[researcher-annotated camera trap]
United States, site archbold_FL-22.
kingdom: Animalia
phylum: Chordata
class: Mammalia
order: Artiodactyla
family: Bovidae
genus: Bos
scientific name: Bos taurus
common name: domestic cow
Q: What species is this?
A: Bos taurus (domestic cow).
* * *
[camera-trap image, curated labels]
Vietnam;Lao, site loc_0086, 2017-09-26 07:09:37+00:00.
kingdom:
--
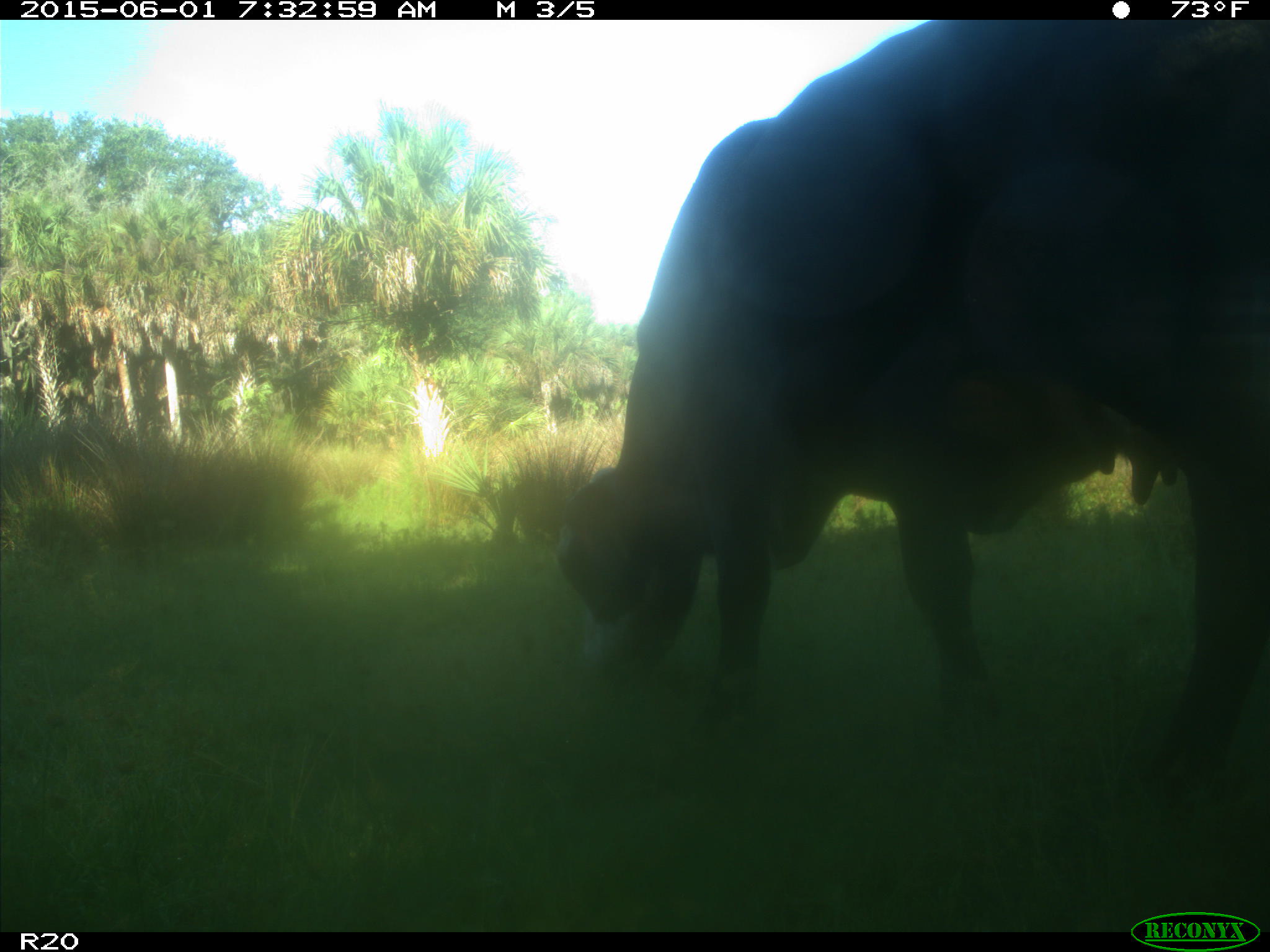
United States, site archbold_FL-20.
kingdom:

### Task brief:
In the listing above, find the line with "family: Bovidae" and the line with "A: Bos taurus (domestic cow)."; set down exactly those two lines and every line between them, nothing more.

### Answer for the task:
family: Bovidae
genus: Bos
scientific name: Bos taurus
common name: domestic cow
Q: What species is this?
A: Bos taurus (domestic cow).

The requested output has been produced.